PIERRE, S.D. (KELO) — Governor Kristi Noem has decided against reappointing Jacqueline Sly of Rapid City to the South Dakota Board of Education Standards and chose Richard Meyer of Rapid City as the replacement.
That development came to public light Friday during the board’s meeting in Rapid City. There wasn’t any public announcement.
Sly, a retired special-education teacher and former legislator, was the board’s president prior to the removal. Vice president Becky Guffin conducted the meeting Friday. She is superintendent of the Aberdeen school district.
Meyer, a dentist, attended the meeting. He abstained from voting on several sets of updated standards for fine arts and for career and technical education.
Meyer resigned last year from a state workgroup that had proposed new standards for social studies. He expressed support for the governor. The state Department of Education subsequently removed some references to Native Americans from the proposal without notifying workgroup members. Noem eventually scrapped the entire proposal.

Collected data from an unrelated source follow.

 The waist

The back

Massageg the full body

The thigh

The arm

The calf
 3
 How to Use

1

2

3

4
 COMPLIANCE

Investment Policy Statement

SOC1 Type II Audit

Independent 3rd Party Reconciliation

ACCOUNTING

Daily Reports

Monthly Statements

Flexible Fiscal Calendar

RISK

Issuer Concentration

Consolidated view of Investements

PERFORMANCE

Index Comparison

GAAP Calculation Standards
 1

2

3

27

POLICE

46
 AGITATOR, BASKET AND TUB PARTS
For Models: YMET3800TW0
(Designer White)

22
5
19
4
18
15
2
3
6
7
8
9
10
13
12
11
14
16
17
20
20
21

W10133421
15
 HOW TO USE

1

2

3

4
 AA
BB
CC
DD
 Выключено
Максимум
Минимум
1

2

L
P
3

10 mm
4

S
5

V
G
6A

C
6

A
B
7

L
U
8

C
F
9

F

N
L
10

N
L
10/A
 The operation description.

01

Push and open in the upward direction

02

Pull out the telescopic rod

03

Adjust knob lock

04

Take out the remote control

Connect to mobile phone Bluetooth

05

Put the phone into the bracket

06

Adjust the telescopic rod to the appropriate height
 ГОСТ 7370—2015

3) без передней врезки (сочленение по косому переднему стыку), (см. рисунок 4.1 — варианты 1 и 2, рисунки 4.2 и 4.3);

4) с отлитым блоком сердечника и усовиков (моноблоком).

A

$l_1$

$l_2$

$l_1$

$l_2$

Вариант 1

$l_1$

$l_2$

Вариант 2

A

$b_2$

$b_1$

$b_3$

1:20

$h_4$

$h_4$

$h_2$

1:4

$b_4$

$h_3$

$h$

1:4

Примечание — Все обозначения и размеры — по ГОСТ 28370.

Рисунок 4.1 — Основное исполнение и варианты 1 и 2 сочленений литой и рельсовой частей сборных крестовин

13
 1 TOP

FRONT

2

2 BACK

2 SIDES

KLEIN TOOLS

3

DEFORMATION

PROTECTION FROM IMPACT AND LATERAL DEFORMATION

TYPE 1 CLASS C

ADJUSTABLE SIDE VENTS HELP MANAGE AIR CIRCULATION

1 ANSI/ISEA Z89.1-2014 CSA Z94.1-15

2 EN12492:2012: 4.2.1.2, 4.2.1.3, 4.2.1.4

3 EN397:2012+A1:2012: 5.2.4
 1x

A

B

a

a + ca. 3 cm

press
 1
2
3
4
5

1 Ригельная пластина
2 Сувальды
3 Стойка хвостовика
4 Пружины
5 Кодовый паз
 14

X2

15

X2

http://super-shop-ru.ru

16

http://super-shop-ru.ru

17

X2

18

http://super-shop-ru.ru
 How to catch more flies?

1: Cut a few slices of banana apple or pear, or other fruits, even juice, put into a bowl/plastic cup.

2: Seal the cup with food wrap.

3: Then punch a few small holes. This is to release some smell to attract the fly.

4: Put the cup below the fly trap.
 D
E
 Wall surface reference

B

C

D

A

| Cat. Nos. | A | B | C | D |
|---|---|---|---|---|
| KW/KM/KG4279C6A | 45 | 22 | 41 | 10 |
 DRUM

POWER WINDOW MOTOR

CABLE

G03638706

In the past year, Noem has used executive orders and legislation to target critical-race theory in South Dakota’s K-12 schools and public higher-education system. Her April 5, 2022, executive order directed the state Department of Education to take various steps to ensure that the department and public schools don’t promote “inherently divisive concepts.”
The governor recently named a new, smaller panel chaired by her chief of staff to propose standards for social studies. The group met in private May 4.
The state board will hold a series of four public hearings after the new group presents its official proposal. The governor appoints the seven board members who serve four-year terms. The board oversees K-12 education in South Dakota.
The previous governor, Dennis Daugaard, appointed Sly to the board. Her first term expired December 31, 2021. She continued to serve after that date passed. State law provides a governor 120 days to reappoint or appoint a replacement. One of Noem’s staff telephoned Sly on April 29 to tell her she wouldn’t be reappointed.
Sly, contacted by telephone Friday, said she was “thankful” to have spent more than 50 years in education as a teacher, legislator and board member. She wished the board luck going forward. She said the governor had followed the law.
KELOLAND News has requested a comment from the governor about the decision.
State Education Secretary Tiffany Sanderson said the social-studies group will meet several more times.
“They are on track to come forward with public comments in August,” Sanderson told the state board Friday. The board would move forward with its hearings after that.
Sly was still listed Friday morning as a board member and its president on the state boards and commissions public website.